▸ The problem
One line in the listing below contains "Vietnam;Lao, site loc_0584, 2020-03-07". Repeat that line and each line after it exactly, ending with the last one.

▸ Data section
+-------+
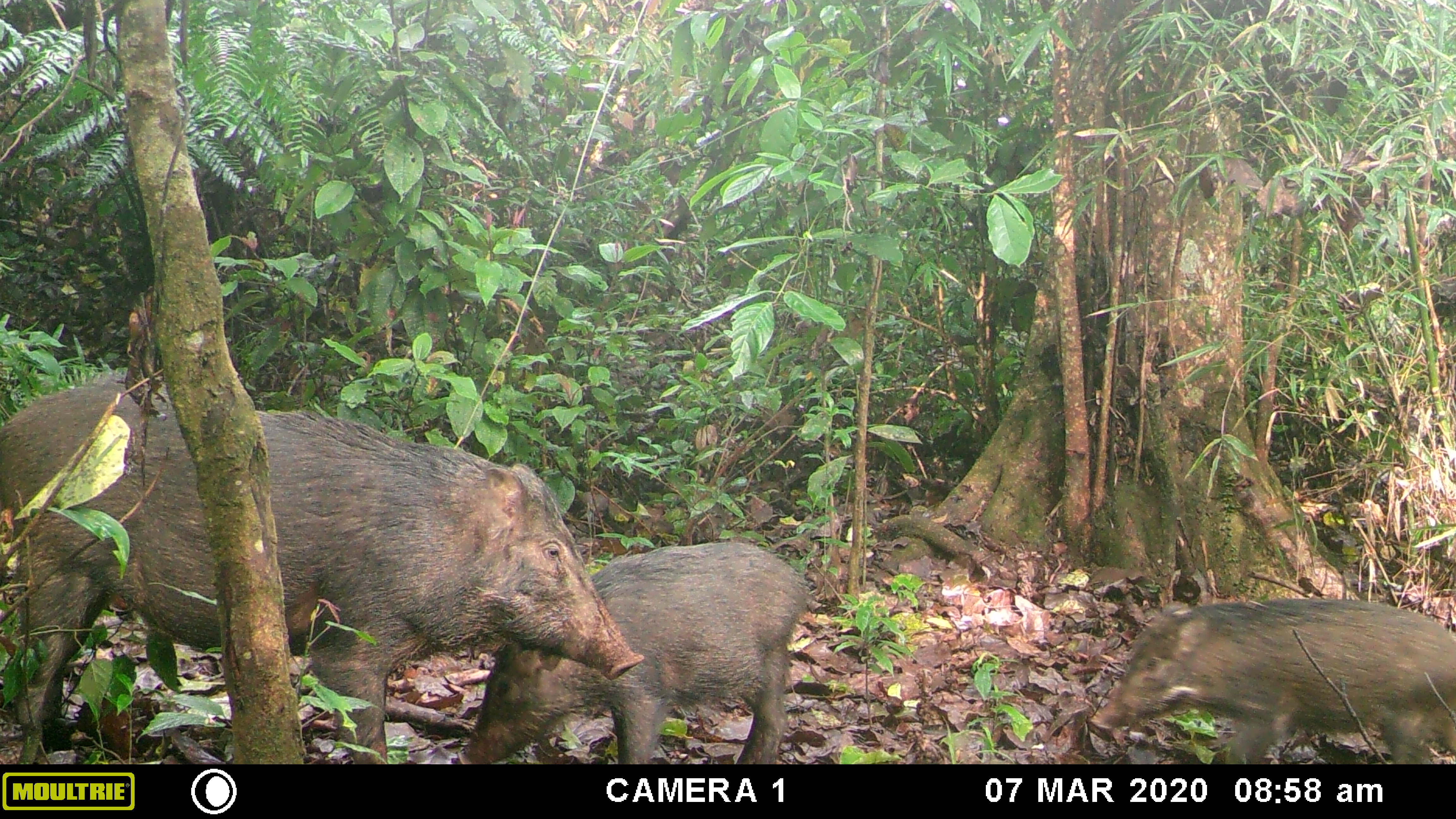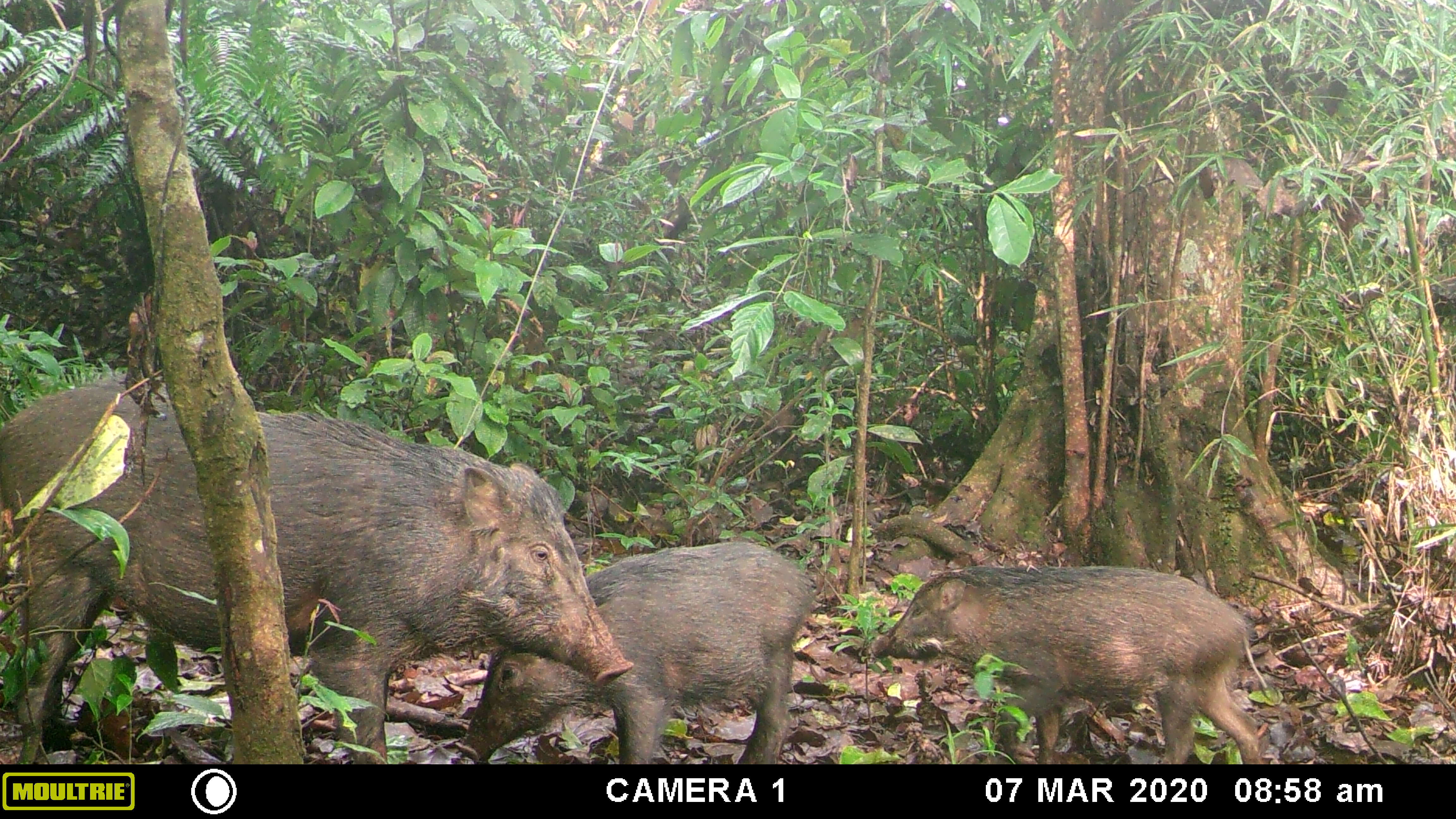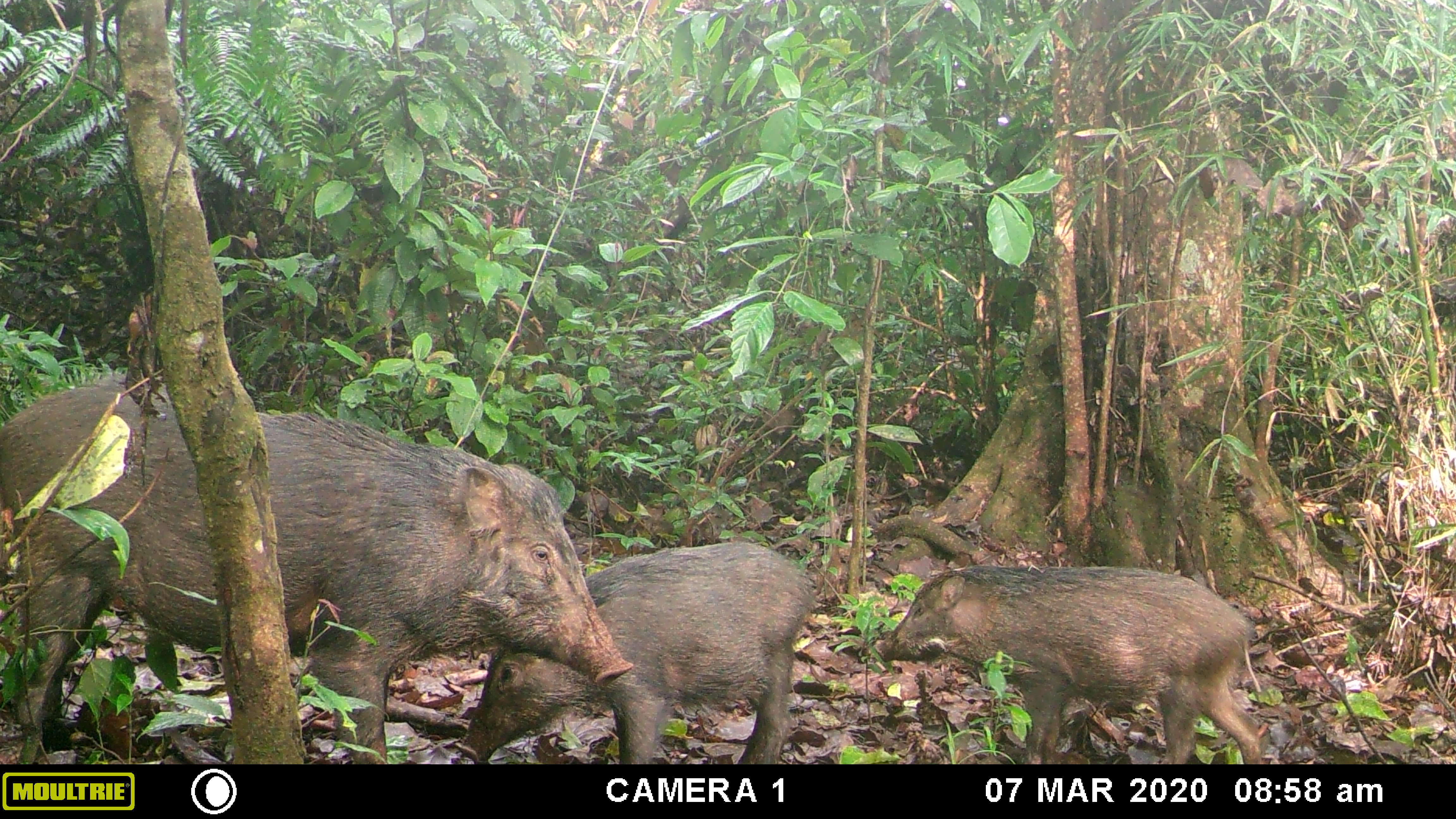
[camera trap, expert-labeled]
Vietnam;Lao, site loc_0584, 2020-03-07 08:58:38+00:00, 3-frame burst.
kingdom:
+-------+
▸ Response to this exercise
Vietnam;Lao, site loc_0584, 2020-03-07 08:58:38+00:00, 3-frame burst.
kingdom:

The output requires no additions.